§ Activity:
Every record, down to the last line, must be given again exactly.
#### Information shown
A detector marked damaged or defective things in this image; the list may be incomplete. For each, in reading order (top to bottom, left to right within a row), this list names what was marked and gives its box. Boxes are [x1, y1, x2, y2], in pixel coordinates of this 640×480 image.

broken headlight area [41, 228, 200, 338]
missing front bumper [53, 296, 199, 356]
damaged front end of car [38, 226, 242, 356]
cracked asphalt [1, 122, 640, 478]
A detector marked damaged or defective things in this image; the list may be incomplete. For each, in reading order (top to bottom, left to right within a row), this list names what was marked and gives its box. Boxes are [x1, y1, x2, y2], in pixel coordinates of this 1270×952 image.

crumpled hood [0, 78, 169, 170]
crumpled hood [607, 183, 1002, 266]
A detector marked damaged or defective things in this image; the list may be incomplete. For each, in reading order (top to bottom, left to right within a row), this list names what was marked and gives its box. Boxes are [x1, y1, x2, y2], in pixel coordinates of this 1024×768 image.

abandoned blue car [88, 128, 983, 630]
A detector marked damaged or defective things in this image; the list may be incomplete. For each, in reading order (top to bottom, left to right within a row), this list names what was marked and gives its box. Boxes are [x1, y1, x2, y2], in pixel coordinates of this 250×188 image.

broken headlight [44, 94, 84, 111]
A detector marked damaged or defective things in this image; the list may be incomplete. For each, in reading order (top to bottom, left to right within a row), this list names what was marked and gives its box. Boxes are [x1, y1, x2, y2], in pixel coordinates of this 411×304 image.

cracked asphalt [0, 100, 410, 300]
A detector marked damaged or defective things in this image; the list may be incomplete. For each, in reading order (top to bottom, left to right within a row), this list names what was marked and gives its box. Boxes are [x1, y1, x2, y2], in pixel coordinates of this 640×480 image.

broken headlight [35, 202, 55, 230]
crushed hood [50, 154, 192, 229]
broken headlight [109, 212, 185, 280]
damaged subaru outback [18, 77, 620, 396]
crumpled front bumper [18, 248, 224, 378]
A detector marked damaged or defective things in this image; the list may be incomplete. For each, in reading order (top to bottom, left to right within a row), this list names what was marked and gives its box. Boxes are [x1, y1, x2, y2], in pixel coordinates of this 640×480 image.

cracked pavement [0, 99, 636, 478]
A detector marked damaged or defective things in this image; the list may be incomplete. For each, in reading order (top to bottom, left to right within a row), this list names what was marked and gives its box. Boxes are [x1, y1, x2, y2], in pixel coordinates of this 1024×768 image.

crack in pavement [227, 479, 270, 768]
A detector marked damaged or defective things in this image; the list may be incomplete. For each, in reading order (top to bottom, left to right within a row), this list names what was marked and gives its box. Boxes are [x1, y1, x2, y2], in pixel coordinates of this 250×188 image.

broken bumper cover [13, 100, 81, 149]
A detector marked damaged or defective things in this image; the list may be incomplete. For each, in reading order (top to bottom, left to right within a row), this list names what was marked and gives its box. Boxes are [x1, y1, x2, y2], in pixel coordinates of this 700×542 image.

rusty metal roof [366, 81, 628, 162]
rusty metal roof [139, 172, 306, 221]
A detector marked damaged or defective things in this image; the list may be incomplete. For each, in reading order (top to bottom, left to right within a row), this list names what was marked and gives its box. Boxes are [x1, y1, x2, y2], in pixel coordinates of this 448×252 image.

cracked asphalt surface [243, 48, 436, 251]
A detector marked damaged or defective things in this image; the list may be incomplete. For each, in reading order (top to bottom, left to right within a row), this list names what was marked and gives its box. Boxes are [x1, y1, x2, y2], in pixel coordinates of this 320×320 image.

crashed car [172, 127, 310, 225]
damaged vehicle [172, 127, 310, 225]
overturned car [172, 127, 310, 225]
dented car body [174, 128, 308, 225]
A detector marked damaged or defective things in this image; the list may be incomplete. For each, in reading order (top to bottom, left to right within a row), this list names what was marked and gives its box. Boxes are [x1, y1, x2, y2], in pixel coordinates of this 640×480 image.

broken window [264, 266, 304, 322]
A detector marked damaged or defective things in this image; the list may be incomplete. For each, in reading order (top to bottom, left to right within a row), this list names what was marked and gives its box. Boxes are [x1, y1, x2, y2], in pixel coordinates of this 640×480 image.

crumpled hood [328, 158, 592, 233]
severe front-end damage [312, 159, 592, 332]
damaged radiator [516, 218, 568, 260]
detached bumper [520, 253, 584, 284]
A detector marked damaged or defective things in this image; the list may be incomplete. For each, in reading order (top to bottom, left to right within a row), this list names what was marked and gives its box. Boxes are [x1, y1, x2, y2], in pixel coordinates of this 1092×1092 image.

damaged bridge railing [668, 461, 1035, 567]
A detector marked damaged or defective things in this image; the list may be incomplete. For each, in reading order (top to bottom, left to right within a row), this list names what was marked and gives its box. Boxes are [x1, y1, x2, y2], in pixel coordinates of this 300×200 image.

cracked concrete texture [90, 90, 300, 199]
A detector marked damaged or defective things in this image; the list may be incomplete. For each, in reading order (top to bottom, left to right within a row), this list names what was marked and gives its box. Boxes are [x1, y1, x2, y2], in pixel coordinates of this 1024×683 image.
########
§ Answer to this problem:
A detector marked damaged or defective things in this image; the list may be incomplete. For each, in reading order (top to bottom, left to right within a row), this list names what was marked and gives its box. Boxes are [x1, y1, x2, y2], in pixel coordinates of this 640×480 image.

broken headlight area [41, 228, 200, 338]
missing front bumper [53, 296, 199, 356]
damaged front end of car [38, 226, 242, 356]
cracked asphalt [1, 122, 640, 478]
A detector marked damaged or defective things in this image; the list may be incomplete. For each, in reading order (top to bottom, left to right within a row), this list names what was marked and gives its box. Boxes are [x1, y1, x2, y2], in pixel coordinates of this 1270×952 image.

crumpled hood [0, 78, 169, 170]
crumpled hood [607, 183, 1002, 266]
A detector marked damaged or defective things in this image; the list may be incomplete. For each, in reading order (top to bottom, left to right within a row), this list names what was marked and gives its box. Boxes are [x1, y1, x2, y2], in pixel coordinates of this 1024×768 image.

abandoned blue car [88, 128, 983, 630]
A detector marked damaged or defective things in this image; the list may be incomplete. For each, in reading order (top to bottom, left to right within a row), this list names what was marked and gives its box. Boxes are [x1, y1, x2, y2], in pixel coordinates of this 250×188 image.

broken headlight [44, 94, 84, 111]
A detector marked damaged or defective things in this image; the list may be incomplete. For each, in reading order (top to bottom, left to right within a row), this list names what was marked and gives its box. Boxes are [x1, y1, x2, y2], in pixel coordinates of this 411×304 image.

cracked asphalt [0, 100, 410, 300]
A detector marked damaged or defective things in this image; the list may be incomplete. For each, in reading order (top to bottom, left to right within a row), this list names what was marked and gives its box. Boxes are [x1, y1, x2, y2], in pixel coordinates of this 640×480 image.

broken headlight [35, 202, 55, 230]
crushed hood [50, 154, 192, 229]
broken headlight [109, 212, 185, 280]
damaged subaru outback [18, 77, 620, 396]
crumpled front bumper [18, 248, 224, 378]
A detector marked damaged or defective things in this image; the list may be incomplete. For each, in reading order (top to bottom, left to right within a row), this list names what was marked and gives its box. Boxes are [x1, y1, x2, y2], in pixel coordinates of this 640×480 image.

cracked pavement [0, 99, 636, 478]
A detector marked damaged or defective things in this image; the list may be incomplete. For each, in reading order (top to bottom, left to right within a row), this list names what was marked and gives its box. Boxes are [x1, y1, x2, y2], in pixel coordinates of this 1024×768 image.

crack in pavement [227, 479, 270, 768]
A detector marked damaged or defective things in this image; the list may be incomplete. For each, in reading order (top to bottom, left to right within a row), this list names what was marked and gives its box. Boxes are [x1, y1, x2, y2], in pixel coordinates of this 250×188 image.

broken bumper cover [13, 100, 81, 149]
A detector marked damaged or defective things in this image; the list may be incomplete. For each, in reading order (top to bottom, left to right within a row), this list names what was marked and gives its box. Boxes are [x1, y1, x2, y2], in pixel coordinates of this 700×542 image.

rusty metal roof [366, 81, 628, 162]
rusty metal roof [139, 172, 306, 221]
A detector marked damaged or defective things in this image; the list may be incomplete. For each, in reading order (top to bottom, left to right within a row), this list names what was marked and gives its box. Boxes are [x1, y1, x2, y2], in pixel coordinates of this 448×252 image.

cracked asphalt surface [243, 48, 436, 251]
A detector marked damaged or defective things in this image; the list may be incomplete. For each, in reading order (top to bottom, left to right within a row), this list names what was marked and gives its box. Boxes are [x1, y1, x2, y2], in pixel coordinates of this 320×320 image.

crashed car [172, 127, 310, 225]
damaged vehicle [172, 127, 310, 225]
overturned car [172, 127, 310, 225]
dented car body [174, 128, 308, 225]
A detector marked damaged or defective things in this image; the list may be incomplete. For each, in reading order (top to bottom, left to right within a row), this list names what was marked and gives its box. Boxes are [x1, y1, x2, y2], in pixel coordinates of this 640×480 image.

broken window [264, 266, 304, 322]
A detector marked damaged or defective things in this image; the list may be incomplete. For each, in reading order (top to bottom, left to right within a row), this list names what was marked and gives its box. Boxes are [x1, y1, x2, y2], in pixel coordinates of this 640×480 image.

crumpled hood [328, 158, 592, 233]
severe front-end damage [312, 159, 592, 332]
damaged radiator [516, 218, 568, 260]
detached bumper [520, 253, 584, 284]
A detector marked damaged or defective things in this image; the list may be incomplete. For each, in reading order (top to bottom, left to right within a row), this list names what was marked and gives its box. Boxes are [x1, y1, x2, y2], in pixel coordinates of this 1092×1092 image.

damaged bridge railing [668, 461, 1035, 567]
A detector marked damaged or defective things in this image; the list may be incomplete. For each, in reading order (top to bottom, left to right within a row), this list names what was marked and gives its box. Boxes are [x1, y1, x2, y2], in pixel coordinates of this 300×200 image.

cracked concrete texture [90, 90, 300, 199]
A detector marked damaged or defective things in this image; the list may be incomplete. For each, in reading order (top to bottom, left to right within a row), this list names what was marked and gives its box. Boxes are [x1, y1, x2, y2], in pixel coordinates of this 1024×683 image.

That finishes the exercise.